START Excerpt to read

2018 – Proscenium Live!

pro-llive-2017
For the fourth year in a row, Portland Shakespeare Project and Proscenium Journal

in association with Artists Repertory Theatre

are hosting the

2018 Proscenium Live Festival of New Work

August 3, 4, 5 and 6

Artists Repertory Theatre, Alder Stage 

All performances are free!

No ticket reservations are necessary and
seating is general admission.
 
Friday August 3 at 7:30 pm
AND
Monday August 6 at 7:30 pm

Still Looking for Tiger Lily by Anthony Hudson

Part of Artists Repertory Theatre’s Table|Room|Stage New Play Development Program

Directed by Michael Mendelson*

Cast:  Anthony Hudson, Jimmy Garcia**, John San Nicolas**, Danielle Weathers**, Kisha Jarrett, Julana Torres**
*Member of the Stage Directors and Choreographers Society
**Member, Actors’ Equity Association, the professional union of actors and stage managers
 
In this follow-up to the acclaimed one-person-ish show, Still Looking for Tiger Lily follows a mixed, queer Native artist (Anthony Hudson) whose drag clown persona – “the ghost of white privilege” – becomes untethered from her creator, launching into an ancestral odyssey full of racist butter mascots, shamanic kale, and Peter Pan’s “Indian Princess” Tiger Lily.

END Excerpt to read
START Dataset

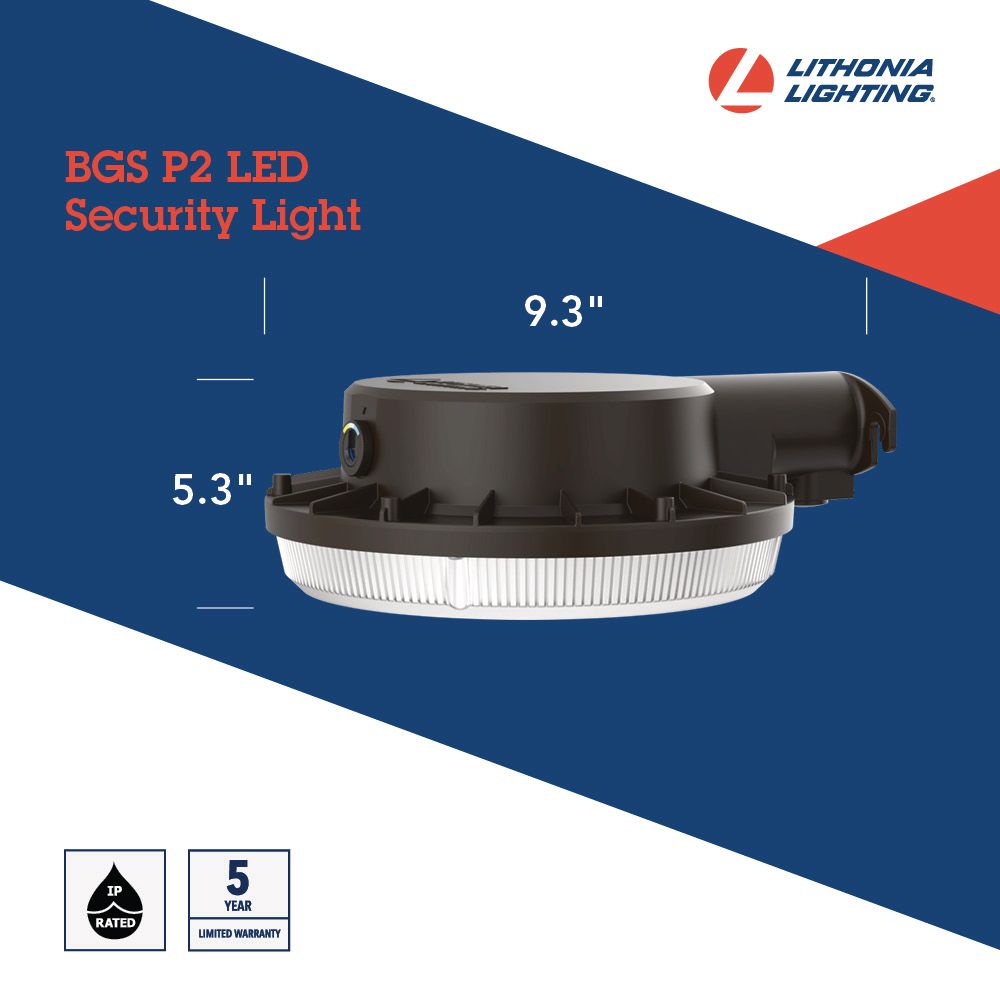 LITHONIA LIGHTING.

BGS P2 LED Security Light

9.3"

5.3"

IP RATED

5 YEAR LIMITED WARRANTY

END Dataset

- **Instructions for the task**:
Pick up the 2018 Proscenium Live festival announcement right after its last sentence and keep writing it.

- **Expected answer**:
 
Anthony Hudson (Grand Ronde) is a multidisciplinary artist, writer, performer and filmmaker perhaps best known as
Portland’s premier drag clown Carla Rossi, an immortal trickster whose attempts at realness almost always result in fantastic failure.
In 2018, Anthony was named a National Artist Fellow by the Native Arts and Cultures Foundation.
 
Saturday August 4 at 7:30 pm

The Great Divide by E. M. Lewis

A Fictional Story Inspired By Real Events

Directed by Jen Rowe

Cast:  Julet Lindo, Jared Mack, Francisco Garcia*, Justin Charles, Gary Powell, Roxanne Stathos, Gwendolyn Duffy,
Aiyana Cunningham, Andrea White, Bobby Bermea*
*Member, Actors’ Equity Association, the professional union of actors and stage managers
 
On January 2, 2016, an armed militia group led by Ammon, Ryan and Cliven Bundy seized control of the Malheur National Wildlife Refuge in eastern Oregon. They wanted to protest what they felt was harsh sentencing of two ranchers who had set fires on federal lands. As these events unfolded, something else was happening in America: an election that turned into a long slugging match between liberal and conservative forces in the faces of Hillary Clinton and Donald Trump.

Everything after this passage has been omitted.